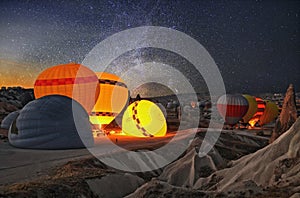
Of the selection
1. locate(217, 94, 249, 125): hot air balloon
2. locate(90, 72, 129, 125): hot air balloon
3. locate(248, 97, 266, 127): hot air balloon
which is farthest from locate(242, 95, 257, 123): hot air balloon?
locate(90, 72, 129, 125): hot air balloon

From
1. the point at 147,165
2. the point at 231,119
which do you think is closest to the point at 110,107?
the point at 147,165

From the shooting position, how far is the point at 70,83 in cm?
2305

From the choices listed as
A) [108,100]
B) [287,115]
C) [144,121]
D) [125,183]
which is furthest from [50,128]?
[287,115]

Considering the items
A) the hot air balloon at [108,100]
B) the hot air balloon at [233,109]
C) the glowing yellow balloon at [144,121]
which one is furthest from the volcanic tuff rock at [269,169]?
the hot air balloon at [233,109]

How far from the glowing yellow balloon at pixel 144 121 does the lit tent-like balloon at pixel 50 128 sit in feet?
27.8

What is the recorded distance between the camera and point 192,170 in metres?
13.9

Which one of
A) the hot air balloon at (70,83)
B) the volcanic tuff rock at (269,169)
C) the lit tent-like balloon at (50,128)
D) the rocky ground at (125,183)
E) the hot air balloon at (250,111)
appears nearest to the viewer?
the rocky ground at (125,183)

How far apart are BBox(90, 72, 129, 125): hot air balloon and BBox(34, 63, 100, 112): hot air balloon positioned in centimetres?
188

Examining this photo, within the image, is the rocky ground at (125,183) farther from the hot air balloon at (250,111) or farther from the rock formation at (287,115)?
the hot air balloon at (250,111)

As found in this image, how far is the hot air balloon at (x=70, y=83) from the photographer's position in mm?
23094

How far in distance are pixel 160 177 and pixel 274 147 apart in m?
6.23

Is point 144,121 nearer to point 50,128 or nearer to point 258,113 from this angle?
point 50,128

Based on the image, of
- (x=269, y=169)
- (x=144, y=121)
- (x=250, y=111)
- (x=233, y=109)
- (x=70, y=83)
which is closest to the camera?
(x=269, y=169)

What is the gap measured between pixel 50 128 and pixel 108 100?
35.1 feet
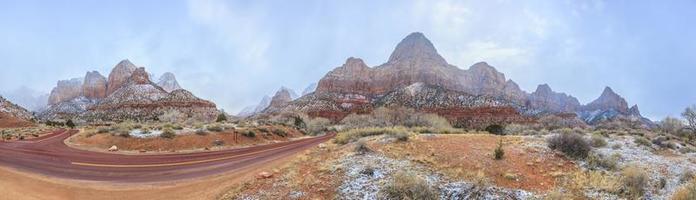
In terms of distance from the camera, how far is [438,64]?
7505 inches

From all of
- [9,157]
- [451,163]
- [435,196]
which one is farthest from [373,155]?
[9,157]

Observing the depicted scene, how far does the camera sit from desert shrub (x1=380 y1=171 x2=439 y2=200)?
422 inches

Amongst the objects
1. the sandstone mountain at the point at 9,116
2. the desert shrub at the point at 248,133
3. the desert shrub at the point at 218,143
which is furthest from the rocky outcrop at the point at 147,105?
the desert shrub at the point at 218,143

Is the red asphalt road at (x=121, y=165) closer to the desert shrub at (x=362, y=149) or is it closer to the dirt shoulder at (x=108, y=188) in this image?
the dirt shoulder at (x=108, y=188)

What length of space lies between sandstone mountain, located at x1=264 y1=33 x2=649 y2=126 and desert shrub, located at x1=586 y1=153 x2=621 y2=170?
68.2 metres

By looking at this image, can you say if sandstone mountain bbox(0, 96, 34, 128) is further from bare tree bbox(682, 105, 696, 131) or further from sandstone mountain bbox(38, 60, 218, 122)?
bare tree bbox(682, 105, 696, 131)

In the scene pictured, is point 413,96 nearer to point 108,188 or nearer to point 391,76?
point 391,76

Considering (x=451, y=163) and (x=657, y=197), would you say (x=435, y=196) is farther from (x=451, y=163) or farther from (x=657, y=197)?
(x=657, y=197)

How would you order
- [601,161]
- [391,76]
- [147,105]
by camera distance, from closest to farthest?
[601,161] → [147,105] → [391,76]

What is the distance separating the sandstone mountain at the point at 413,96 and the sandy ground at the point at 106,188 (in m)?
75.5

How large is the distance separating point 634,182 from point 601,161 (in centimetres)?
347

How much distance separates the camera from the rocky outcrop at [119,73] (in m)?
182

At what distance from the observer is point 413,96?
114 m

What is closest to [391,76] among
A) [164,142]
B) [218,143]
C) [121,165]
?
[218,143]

______

◆ **AIM**
Pictures appear in the records above. Output everything except them, exactly.

◆ **SOLUTION**
Of the selection
1. locate(217, 94, 249, 125): hot air balloon
2. locate(90, 72, 129, 125): hot air balloon
3. locate(248, 97, 266, 127): hot air balloon
which is farthest from locate(242, 95, 257, 123): hot air balloon?
locate(90, 72, 129, 125): hot air balloon

From
1. the point at 147,165
2. the point at 231,119
which do you think is closest to the point at 110,107?
the point at 147,165

From the shooting position, how far is the point at 70,83 in cm?
2305

From the choices listed as
A) [108,100]
B) [287,115]
C) [144,121]
D) [125,183]
which is furthest from [50,128]?
[287,115]

Considering the items
A) the hot air balloon at [108,100]
B) the hot air balloon at [233,109]
C) the glowing yellow balloon at [144,121]
which one is furthest from the volcanic tuff rock at [269,169]?
the hot air balloon at [233,109]

How far from the glowing yellow balloon at pixel 144 121 does the lit tent-like balloon at pixel 50 128 sit in feet?
27.8

What is the recorded distance between the camera and point 192,170 in metres?
13.9

Which one of
A) the hot air balloon at (70,83)
B) the volcanic tuff rock at (269,169)
C) the lit tent-like balloon at (50,128)
D) the rocky ground at (125,183)
E) the hot air balloon at (250,111)
appears nearest to the viewer?
the rocky ground at (125,183)

How far apart are BBox(90, 72, 129, 125): hot air balloon and BBox(34, 63, 100, 112): hot air balloon positioned in centimetres?
188

Examining this photo, within the image, is the rocky ground at (125,183) farther from the hot air balloon at (250,111) or farther from the rock formation at (287,115)?
the hot air balloon at (250,111)

As found in this image, how far is the hot air balloon at (x=70, y=83) from the photographer's position in mm?
23094

How far in distance are pixel 160 177 and pixel 274 147 apart in m?
6.23

Is point 144,121 nearer to point 50,128 or nearer to point 258,113 from this angle?
point 50,128

Based on the image, of
- (x=269, y=169)
- (x=144, y=121)
- (x=250, y=111)
- (x=233, y=109)
- (x=70, y=83)
which is closest to the camera?
(x=269, y=169)

What is the gap measured between pixel 50 128 and pixel 108 100?
35.1 feet
In terms of distance from the camera, how far is [438,64]?
7505 inches

From all of
- [9,157]
- [451,163]
- [435,196]
which one is farthest from [373,155]?
[9,157]

Observing the depicted scene, how far does the camera sit from desert shrub (x1=380 y1=171 x2=439 y2=200)?
422 inches

Amongst the objects
1. the sandstone mountain at the point at 9,116
2. the desert shrub at the point at 248,133
3. the desert shrub at the point at 218,143
which is furthest from the rocky outcrop at the point at 147,105?
the desert shrub at the point at 218,143

Is the red asphalt road at (x=121, y=165) closer to the desert shrub at (x=362, y=149) or is it closer to the dirt shoulder at (x=108, y=188) in this image?
the dirt shoulder at (x=108, y=188)

What length of space lies between sandstone mountain, located at x1=264 y1=33 x2=649 y2=126 and desert shrub, located at x1=586 y1=153 x2=621 y2=170?
68.2 metres

By looking at this image, can you say if sandstone mountain bbox(0, 96, 34, 128) is further from bare tree bbox(682, 105, 696, 131) or further from sandstone mountain bbox(38, 60, 218, 122)?
bare tree bbox(682, 105, 696, 131)

In the scene pictured, is point 413,96 nearer to point 108,188 or nearer to point 391,76?
point 391,76

Considering (x=451, y=163) and (x=657, y=197), would you say (x=435, y=196) is farther from (x=451, y=163) or farther from (x=657, y=197)?
(x=657, y=197)

How would you order
- [601,161]
- [391,76]
- [147,105]
by camera distance, from closest to farthest?
[601,161] → [147,105] → [391,76]

What is the distance separating the sandstone mountain at the point at 413,96 and the sandy ground at the point at 106,188 (in m)?
75.5

How large is the distance separating point 634,182 from point 601,161 (in centimetres)?
347

How much distance separates the camera from the rocky outcrop at [119,73] (in m)?
182

At what distance from the observer is point 413,96?
114 m

What is closest to [391,76] among
A) [164,142]
B) [218,143]
C) [121,165]
?
[218,143]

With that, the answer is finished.